Et vir means "and man" in Latin and "and husband" when it’s used in legal documents to refer to the husband of a woman. A party who wants to include an unidentified husband in a lawsuit as a defendant or wants to file a lawsuit with a husband but keep her name confidential will often use the legal term et vir following the defendant’s legal name. For example, the case XYZ Credit Card Company V. Williams, Kathy, ET VIR will include Kathy’s spouse even though he was not specified by his legal name. It’s also used on deeds to indicate property ownership belonging to both the husband and wife, even though the husband’s legal name is not listed. The opposite is et aux or et auxor, which means and wife in Latin.
The principle behind the legal term et vir is that a husband and wife are one person under the law. When used in a case caption, it’s used to indicate that the wife and her husband are represented as one in the case, either as plaintiffs or defendants. The legal remedy that the courts use to settle the case will apply to both the husband and wife. If the couple wins a case and receives an award or injunctive relief, then both the husband and the wife will often receive the benefits. Some jurisdictions have abandoned this concept and adopted other legal principles to describe the common interests of the husband and wife, such as joint tenancy in real property law.
There are many documents, in addition to court cases, where et vir is used. It’s commonly used in documents related to property ownership and real estate transactions, such as a deed. Other documents include tax assessment rolls and abstracts of titles. It’s also used to indicate that both spouses share in an obligation, such as in a lien or debt. For example, a creditor is most likely to include the legal name of the husband when filing a UCC financing statement instead of the legal term et vir.

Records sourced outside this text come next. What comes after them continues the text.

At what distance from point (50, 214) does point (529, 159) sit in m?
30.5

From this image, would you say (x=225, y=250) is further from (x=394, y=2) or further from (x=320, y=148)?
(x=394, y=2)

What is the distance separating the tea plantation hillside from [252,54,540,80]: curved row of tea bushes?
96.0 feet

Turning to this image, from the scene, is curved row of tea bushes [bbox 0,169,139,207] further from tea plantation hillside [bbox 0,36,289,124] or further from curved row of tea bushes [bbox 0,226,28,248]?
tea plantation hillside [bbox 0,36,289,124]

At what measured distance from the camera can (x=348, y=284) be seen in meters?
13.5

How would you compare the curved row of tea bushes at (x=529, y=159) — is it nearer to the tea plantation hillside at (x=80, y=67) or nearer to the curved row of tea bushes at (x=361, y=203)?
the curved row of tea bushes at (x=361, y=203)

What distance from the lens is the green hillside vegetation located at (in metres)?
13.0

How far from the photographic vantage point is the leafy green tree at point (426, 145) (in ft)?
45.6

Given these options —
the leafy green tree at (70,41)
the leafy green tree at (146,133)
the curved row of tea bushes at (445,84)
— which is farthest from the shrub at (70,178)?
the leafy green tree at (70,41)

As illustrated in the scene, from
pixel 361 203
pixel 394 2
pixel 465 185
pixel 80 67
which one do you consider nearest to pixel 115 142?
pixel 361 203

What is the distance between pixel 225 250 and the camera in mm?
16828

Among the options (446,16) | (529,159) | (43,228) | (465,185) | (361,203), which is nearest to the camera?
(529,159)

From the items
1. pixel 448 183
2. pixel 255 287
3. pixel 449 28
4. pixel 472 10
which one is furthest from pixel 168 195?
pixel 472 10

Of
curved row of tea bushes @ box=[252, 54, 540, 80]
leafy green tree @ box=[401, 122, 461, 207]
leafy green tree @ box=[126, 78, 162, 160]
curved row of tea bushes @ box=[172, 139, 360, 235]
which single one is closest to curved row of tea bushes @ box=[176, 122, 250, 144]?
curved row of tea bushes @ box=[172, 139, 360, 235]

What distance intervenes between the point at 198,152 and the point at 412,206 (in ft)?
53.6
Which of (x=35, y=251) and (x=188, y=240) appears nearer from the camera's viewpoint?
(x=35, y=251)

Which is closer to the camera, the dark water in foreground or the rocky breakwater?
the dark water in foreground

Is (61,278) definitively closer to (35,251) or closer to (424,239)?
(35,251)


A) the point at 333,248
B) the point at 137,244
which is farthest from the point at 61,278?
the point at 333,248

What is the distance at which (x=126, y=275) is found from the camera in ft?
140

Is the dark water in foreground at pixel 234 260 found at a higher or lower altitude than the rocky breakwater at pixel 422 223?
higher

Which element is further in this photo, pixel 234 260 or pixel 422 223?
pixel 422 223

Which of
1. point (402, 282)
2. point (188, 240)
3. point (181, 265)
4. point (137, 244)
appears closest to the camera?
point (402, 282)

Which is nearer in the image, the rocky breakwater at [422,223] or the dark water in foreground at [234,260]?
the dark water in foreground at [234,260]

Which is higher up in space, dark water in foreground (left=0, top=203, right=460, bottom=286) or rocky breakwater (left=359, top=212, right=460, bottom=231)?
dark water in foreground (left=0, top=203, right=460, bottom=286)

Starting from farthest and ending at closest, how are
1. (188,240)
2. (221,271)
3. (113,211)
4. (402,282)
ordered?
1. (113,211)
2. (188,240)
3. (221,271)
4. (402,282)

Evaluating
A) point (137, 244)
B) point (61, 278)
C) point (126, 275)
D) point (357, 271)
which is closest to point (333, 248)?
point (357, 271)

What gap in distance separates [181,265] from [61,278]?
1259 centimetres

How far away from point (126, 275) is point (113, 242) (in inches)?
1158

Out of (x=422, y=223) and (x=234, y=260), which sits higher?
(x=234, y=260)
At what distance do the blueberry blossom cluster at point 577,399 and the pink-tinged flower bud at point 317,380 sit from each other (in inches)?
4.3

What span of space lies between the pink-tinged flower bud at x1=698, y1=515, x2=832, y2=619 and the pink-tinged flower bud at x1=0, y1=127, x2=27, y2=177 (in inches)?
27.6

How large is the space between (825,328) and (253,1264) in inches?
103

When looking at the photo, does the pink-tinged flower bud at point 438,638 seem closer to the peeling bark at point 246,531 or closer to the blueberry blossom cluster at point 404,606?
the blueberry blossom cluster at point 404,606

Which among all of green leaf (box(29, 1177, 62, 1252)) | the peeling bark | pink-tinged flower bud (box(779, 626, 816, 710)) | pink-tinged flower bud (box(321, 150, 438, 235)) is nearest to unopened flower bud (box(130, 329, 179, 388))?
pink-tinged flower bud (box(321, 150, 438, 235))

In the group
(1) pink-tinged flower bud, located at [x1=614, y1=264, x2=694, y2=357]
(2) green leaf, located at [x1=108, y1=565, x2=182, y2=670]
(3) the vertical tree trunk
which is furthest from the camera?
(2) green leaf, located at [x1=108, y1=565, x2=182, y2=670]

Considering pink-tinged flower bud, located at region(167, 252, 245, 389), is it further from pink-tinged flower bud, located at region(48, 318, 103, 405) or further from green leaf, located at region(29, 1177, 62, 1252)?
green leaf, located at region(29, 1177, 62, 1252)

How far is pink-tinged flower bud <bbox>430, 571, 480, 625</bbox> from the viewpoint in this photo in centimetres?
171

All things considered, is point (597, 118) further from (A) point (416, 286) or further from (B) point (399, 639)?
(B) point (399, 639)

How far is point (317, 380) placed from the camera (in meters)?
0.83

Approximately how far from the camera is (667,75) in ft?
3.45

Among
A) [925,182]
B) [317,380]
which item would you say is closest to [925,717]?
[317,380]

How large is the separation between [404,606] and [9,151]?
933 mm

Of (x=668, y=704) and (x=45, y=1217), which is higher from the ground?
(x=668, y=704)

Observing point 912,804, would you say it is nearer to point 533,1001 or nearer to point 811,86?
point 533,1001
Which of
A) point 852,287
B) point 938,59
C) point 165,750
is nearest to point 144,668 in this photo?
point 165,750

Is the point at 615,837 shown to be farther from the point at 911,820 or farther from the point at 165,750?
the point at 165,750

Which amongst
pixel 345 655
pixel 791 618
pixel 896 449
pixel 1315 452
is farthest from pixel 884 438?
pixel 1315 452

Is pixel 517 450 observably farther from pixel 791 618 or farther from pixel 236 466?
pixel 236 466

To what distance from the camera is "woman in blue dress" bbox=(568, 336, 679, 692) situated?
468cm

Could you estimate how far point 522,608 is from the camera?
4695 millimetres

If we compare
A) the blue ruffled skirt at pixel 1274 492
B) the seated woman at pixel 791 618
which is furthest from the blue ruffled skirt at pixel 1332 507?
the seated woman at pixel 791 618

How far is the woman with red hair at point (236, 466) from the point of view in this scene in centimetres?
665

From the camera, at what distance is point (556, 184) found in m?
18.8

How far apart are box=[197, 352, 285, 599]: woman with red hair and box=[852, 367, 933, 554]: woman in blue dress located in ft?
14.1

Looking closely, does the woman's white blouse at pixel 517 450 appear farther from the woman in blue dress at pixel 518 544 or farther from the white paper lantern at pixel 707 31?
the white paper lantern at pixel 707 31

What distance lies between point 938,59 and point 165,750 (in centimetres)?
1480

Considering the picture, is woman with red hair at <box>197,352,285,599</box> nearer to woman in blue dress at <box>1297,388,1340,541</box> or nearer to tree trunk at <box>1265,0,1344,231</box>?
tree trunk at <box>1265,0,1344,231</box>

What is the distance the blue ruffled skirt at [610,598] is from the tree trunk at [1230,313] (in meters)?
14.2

The use of et vir on real estate documents is not common in modern day practices, and the husband’s legal name is often included on the deed, debt instrument, or other document. The reason is that divorce proceedings and legal separation can complicate ownership interests and obligations if the husband is not identified. Creditors often prefer to record the husband’s name along with an identification number, such as a social security number.